In over a decade of surveying investment advisory firms, J.D. Power has found there is one thing they can do to keep clients and employees happy: listen.

When they’re not heard, customers are likely to demand more in performance, and advisors, more in pay, to be pleased, said Craig Martin, director of financial services for the firm that has expanded its satisfaction surveys far beyond the auto industry.

The sweet spot for these customer relationships is where investors see an equal balance between themselves and advisors. They want a relationship built on building mutual confidence rather than a here’s-my-money-turn-it-into-more money-delegation of responsibility,” said Martin.

In this atmosphere of collaboration, he said clients are more accepting of less than stellar returns because advisors are reaching out to let them understand why particular investments of their money have been successful -- or not.

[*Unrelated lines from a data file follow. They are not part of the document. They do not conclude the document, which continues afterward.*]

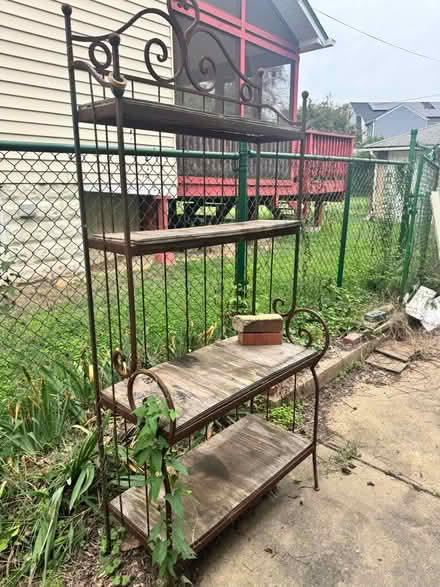 Photo of free Garden shelf (Woodridge) #1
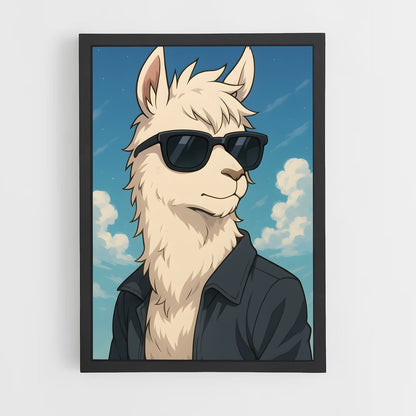 ap-llama-1 cadre Noir
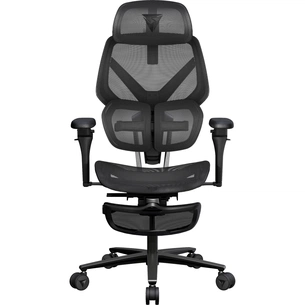 Крісло для геймерів TX3 Flex Pro Footrest Mesh Black (TEGC-3089101.11) зображення 1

Collaboration is key, too, to a satisfied advisor workforce.

Advisors want to work for companies that genuinely listen to their concerns, rather than just pretend to, said the Power executive.

Years of survey have shown the most content advisors are those who are given the most time to work directly with clients with as little of the workday spent as possible on regulatory compliance and other administrative tasks, he noted.

While some ways to increase advisor happiness can cost, such as providing a dedicated or shared administrative staffer, other means of boosting morale do not, such as mentoring and a team oriented tone at the top.

“The most important thing for advisor satisfaction is firm performance, not financial performance: letting advisors know management has clear priorities and is doing what it takes to achieve them,” said Martin.